What's your point? isRandomAccessRange doesn't require length either. Does that
mean code that tests isRandomAccessRange can't use length? That's why we
usually test RA+hasLength. However, once you have an RA range that defines
length, it would make little sense for r[$ - 1] to not function.
Also, *sliceable* infinite ranges most definitely *do* define opDollar, and it
is part of the requirements we'd like to add to *isSliceable*. Heck, at one
point, it was argued that that should be the *only* requirement (int to $)

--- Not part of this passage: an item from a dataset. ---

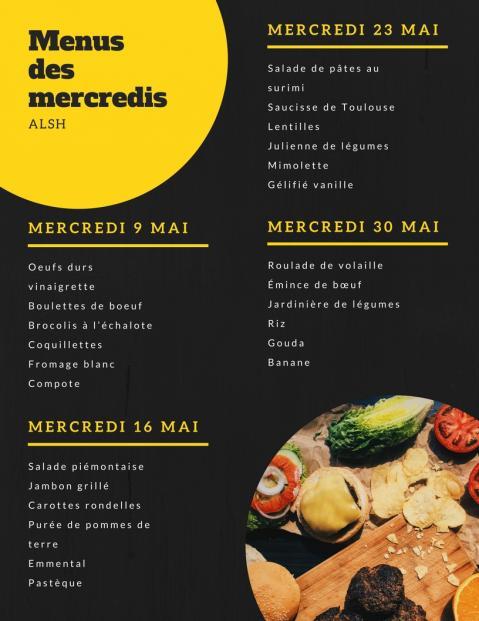 Menus mercredis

This would be breaking change, but sliceable infinite is new concept, so it
would break very little. And in this case, it would actually be a functional
upgrade.
Take a look at popFrontN's implementation for an example of how this would help
tons. I have an open pull for chunks. Making slicing work trying to work around
opDollar is a nightmare.
Having the guarantee that r[1 .. $] works means we wouldn't even have to worry
about whether or not r is finite. Or if it defines opDollar for that matter.
> > What we are trying to do is:
> > a) Not break code by adding more to the requirements.
>
> Wait, I thought we are adding opDollar to the requirements?
No. What we want is that if a range is finite and random access, then writing
"r[$ - 1]" should be legal. And "r[0 .. $]" should be legal for sliceables
(regardless of length).
That is the goal. We are discussing the how. One idea is to change the trait.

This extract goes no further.